*Sunulan alıntı*.
Bismillâhirrahmânirrahîm.
el-Hamdülillâhi Rabbi’l-âlemîn. Ve’s-salâtü ve’s-selâmu alâ-seyyidinâ Muhammedin ve alâ âl’ihi ve sahbihi ecma’în ve men tebi’ahû bi-ihsanin ilâ-yevmi’d-dîn.
İnsanoğlu aç durmaktan, az yemek yemekten, daha uygun bir şeyle benim nazarımda örtünmemiştir. Yani korunmamıştır. En güzel korunma şekli bu. Çünkü, insan çok yemek yediği zaman nefsi kuvvetlenir. Nefsi kuvvetlendi mi, her babayiğidin nefsinin, arzularının önüne durması mümkün değildir. Nefs birşey istedi de onu yaptırmayacak bir babayiğit, getirin beş tane yıldız vereyim, anlından öpeyim. Birde büyük mükâfat verelim, erbirliğiyle paraları toplayalım, sen aslansın, bir tanesin diye mükâfat verelim. Nefis birşey istedi mi ille yaptırır. Çok zor, nefsin karşısında diretebilmek.
Uyku uyumak istiyorum. Hadi bakalım uyuma. Eskiler mübarekler, uykuları geldiği halde uyumamak için gözlerine tuz sürerlermiş. Kapanmasın gözleri diye. Kapandı mı uyurum diye.
Hacı Bayram Camii’nde hücreler var. Hücrelerin arka tarafında çiviler var. Sırtını dayamasın diye. Dayandığı zaman uyur diye. Kahveyi Yemen’li dervişler kullanmışlar ilkönce, uykuyu azaltıyor, gece ibadeti oluyor diye. Uyku istedi mi çok zor önüne geçmek, uyur insan.
Yemek istedi mi, çok zor önüne geçmek, insan çalar çırpar, vurur kırar yine karnını doyurmaya bakar. Komşunun elmasını koparır, haram helal demez filan. Çünkü karnı acıktı.
Acıkmış kudurmuştan beterdir, diye bir söz vardır bizim memlekette. Acıktı mı her şeyi yapar, aç kaldı mı her şeyi yapar. Yani nefis istiyor çünkü. Bana yemek ver diyor, insanın nefsi istiyor, hadi bakalım diret. Yoo ben yemem de.

*Veri kesiti*.
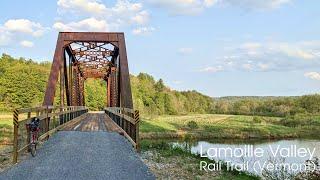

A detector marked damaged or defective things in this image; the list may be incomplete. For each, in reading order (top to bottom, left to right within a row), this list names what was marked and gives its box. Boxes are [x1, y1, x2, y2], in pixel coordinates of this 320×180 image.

rusty iron bridge [1, 32, 154, 180]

*Kısa görev 1*.
Sunulan alıntıya göre eskiler, uykuları geldiği halde uyumamak için ne yaparlarmış?
*Kısa görev 2*.
Sunulan alıntıda aç durmanın, az yemenin insan için en güzel korunma şekli sayılmasının gerekçesini bir iki cümleyle açıklayın.
*Kısa görev 3*.
Sunulan alıntının "Bismillâhirrahmânirrahîm." ile başlayıp "tebi’ahû bi-ihsanin ilâ-yevmi’d-dîn." ile biten bölümünü hiçbir değişiklik yapmadan kopyalayın.

*Yazılı yanıt 1*.
Gözlerine tuz sürerlermiş.

*Yazılı yanıt 2*.
İnsan çok yemek yediğinde nefsi kuvvetlenir. Nefis kuvvetlenince de herkesin onun arzularının önüne durması mümkün olmaz.

*Yazılı yanıt 3*.
Bismillâhirrahmânirrahîm.
el-Hamdülillâhi Rabbi’l-âlemîn. Ve’s-salâtü ve’s-selâmu alâ-seyyidinâ Muhammedin ve alâ âl’ihi ve sahbihi ecma’în ve men tebi’ahû bi-ihsanin ilâ-yevmi’d-dîn.